According to Jim Lipman, marketing director at memory IP developer Sidense, most of the developers the company surveyed indicated that data security is a significant concern. Lipman stated that code intellectual property and digital-rights-management keys for stored media are two areas where data security is of particular importance.

Competing NV Technologies emerge
Anti-fuse memory is more secure than flash because of the extreme difficulty in extracting the programming pattern from an anti-fuse device. Electronic scanning can non-destructively identify the charge state of flash-memory cells, giving software pirates an opening they can exploit. Anti-fuse memory, on the other hand, will not yield its secrets without destructive vertical etching to expose the programmed links, a method that’s expensive, time consuming, and error-prone.

The main applications for anti-fuse memory technology, however, are as a replacement for flash in on-chip storage rather than in standalone devices.
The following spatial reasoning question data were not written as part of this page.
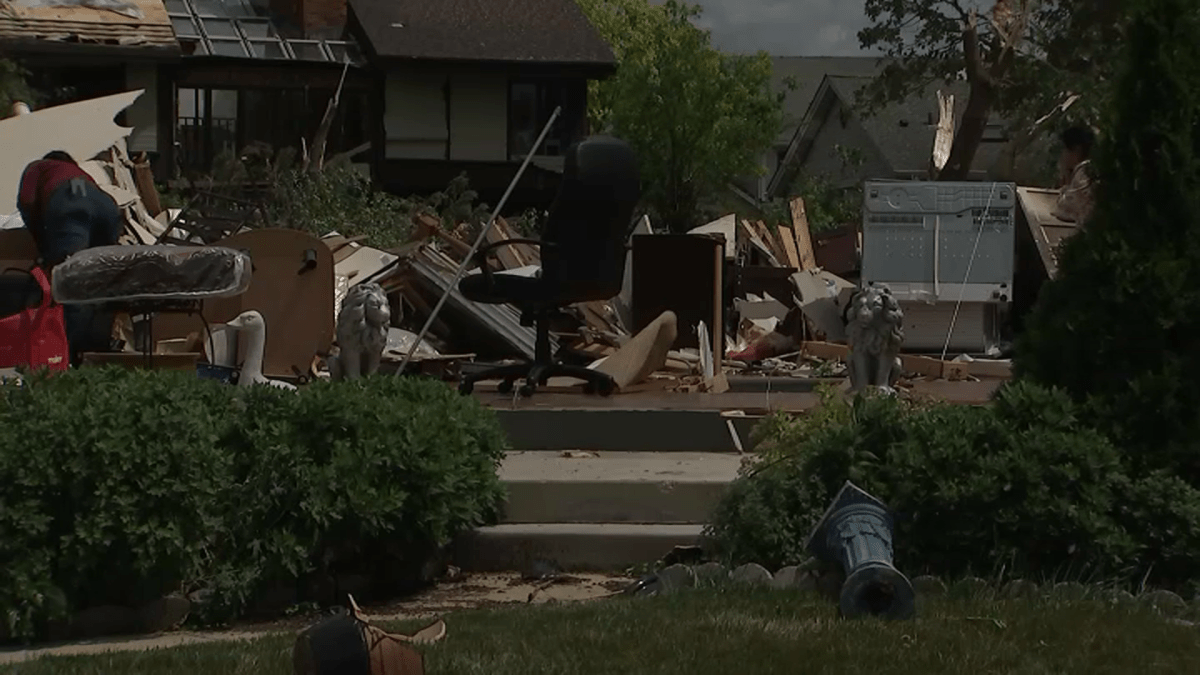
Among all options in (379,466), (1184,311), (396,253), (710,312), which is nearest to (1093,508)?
(1184,311)

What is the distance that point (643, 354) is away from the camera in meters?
12.1

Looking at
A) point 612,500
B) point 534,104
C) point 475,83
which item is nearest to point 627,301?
point 612,500

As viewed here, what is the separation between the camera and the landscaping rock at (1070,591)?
639 cm

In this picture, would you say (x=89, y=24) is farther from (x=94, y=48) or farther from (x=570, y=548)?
(x=570, y=548)

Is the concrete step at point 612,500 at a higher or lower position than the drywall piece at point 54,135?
lower

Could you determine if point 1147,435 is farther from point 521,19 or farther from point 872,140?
point 872,140

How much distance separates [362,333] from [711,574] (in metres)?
3.37

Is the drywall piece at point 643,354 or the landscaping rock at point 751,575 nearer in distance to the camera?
the landscaping rock at point 751,575

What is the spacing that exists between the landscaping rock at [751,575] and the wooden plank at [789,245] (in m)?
14.7

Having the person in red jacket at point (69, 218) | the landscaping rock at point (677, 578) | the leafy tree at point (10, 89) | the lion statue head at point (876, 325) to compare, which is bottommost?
the landscaping rock at point (677, 578)

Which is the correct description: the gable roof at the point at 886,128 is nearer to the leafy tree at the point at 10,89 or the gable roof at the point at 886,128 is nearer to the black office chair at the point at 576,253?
the leafy tree at the point at 10,89

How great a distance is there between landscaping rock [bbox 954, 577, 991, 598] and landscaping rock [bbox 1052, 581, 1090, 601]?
0.24m

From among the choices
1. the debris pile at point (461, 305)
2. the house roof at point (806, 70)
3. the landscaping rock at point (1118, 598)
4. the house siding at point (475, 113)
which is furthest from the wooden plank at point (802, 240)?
the house roof at point (806, 70)

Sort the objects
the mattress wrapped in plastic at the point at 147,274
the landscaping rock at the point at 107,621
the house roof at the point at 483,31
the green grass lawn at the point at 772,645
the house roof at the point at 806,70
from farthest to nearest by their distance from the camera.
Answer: the house roof at the point at 806,70, the house roof at the point at 483,31, the mattress wrapped in plastic at the point at 147,274, the landscaping rock at the point at 107,621, the green grass lawn at the point at 772,645
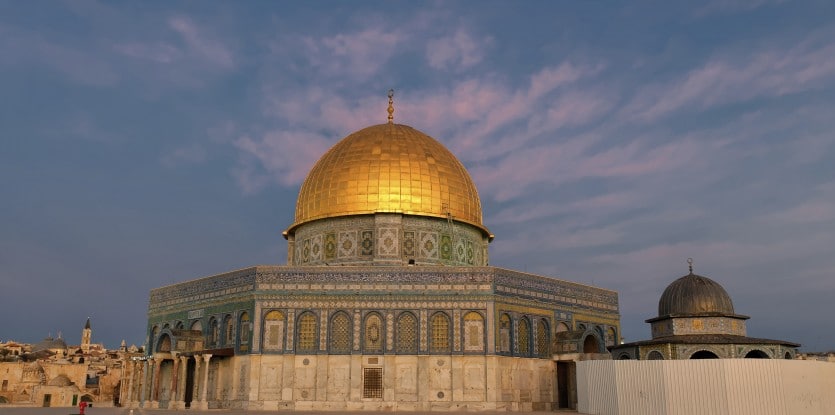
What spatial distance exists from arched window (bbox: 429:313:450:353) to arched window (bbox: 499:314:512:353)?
2.04 meters

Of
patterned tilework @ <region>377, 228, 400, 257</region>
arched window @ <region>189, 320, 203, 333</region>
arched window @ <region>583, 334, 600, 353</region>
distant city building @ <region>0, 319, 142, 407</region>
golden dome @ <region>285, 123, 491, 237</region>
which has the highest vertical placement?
golden dome @ <region>285, 123, 491, 237</region>

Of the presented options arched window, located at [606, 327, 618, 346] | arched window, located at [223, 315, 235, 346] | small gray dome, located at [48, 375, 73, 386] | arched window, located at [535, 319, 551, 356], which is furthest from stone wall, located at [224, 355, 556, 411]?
small gray dome, located at [48, 375, 73, 386]

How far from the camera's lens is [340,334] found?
90.0ft

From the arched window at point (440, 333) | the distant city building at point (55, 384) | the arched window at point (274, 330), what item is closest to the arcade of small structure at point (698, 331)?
the arched window at point (440, 333)

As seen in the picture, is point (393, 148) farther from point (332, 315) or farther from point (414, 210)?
point (332, 315)

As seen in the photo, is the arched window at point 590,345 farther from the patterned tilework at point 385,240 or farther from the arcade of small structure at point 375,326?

As an embedded memory, anti-fuse technology holds several advantages over flash, including reliable data retention at high temperatures and scalability to advanced semiconductor processes. Embedded flash, according to Lipman, is typically a generation or two behind the state-of-the art in process technology.

A rising technology that threatens to one day replace flash as the dominant NV memory for both embedded and standalone applications uses magnetism rather than charges or fuses to store information. Magnetic RAM (MRAM) has been slow getting off the ground, but has now entered the market and will become increasingly available in the next year and beyond.